Review of
Wanari’s
Dreamtime, by Dale Roberts and Ainslie Roberts ISBN 1875168044
Five out of five stars
This book of
legends of the Australian aborigine people is presented in a delightful form,
where the elder male teaches the boy by a combination of observation and doing.
Wanari is an Aboriginal boy that is called “Dusty.” His family lives on a
cattle station in Central Australia and his uncle lives and works there as
well.
It is a slack
time, so carrying few possessions and wearing nothing, the two of them engage
in a brief walkabout, where they move away from the cattle station and survive
living in the bush. Experienced in Aboriginal folklore as well as the ways of the
wilderness, the uncle passes along the legends and myths of the native
Australians while he is obtaining their food.

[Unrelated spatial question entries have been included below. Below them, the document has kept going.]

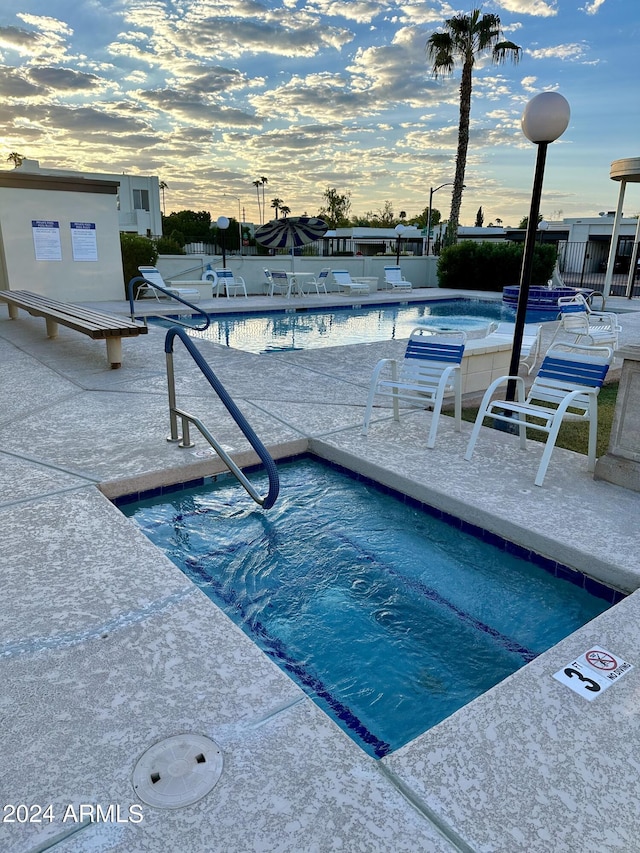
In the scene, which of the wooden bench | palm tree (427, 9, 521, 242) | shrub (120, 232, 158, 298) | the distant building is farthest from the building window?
the wooden bench

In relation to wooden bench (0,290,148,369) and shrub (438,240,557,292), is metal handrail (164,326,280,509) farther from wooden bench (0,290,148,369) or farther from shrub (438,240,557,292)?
shrub (438,240,557,292)

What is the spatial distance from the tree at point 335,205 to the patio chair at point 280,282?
69.4 m

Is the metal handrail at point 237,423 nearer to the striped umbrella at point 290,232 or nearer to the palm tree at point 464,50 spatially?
the striped umbrella at point 290,232

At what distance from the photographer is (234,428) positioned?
4.77 metres

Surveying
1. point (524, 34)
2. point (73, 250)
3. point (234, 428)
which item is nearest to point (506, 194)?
point (524, 34)

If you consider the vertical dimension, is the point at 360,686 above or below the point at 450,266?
below

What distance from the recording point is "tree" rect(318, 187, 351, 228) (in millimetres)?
82769

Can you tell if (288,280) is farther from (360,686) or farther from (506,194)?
(506,194)

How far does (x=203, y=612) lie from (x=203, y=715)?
597mm

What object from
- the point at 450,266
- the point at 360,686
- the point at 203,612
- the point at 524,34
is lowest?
the point at 360,686

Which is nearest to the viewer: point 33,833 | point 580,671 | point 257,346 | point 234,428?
point 33,833

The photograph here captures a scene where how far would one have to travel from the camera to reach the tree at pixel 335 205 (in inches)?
3259

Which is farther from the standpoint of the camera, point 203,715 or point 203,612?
point 203,612

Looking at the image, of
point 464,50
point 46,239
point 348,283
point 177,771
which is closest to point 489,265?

The legends of how the world came
to be the way it is and how humans are supposed to interact with their natural world
are recited.
It is very much
a rite of passage from youth to adulthood, as Wanari is told stories that have
been orally passed down for generations and he will be expected to pass on to
his descendants. The reader learns a great deal about how the Aborigine people
viewed the origin of the world and their place in it. Readers will also gain
insight into how the Aborigine manage to survive in an environment that seems
so hostile to humans. This is a great book for multicultural classes as the emphasis
is on a people not often covered in classrooms outside Australia.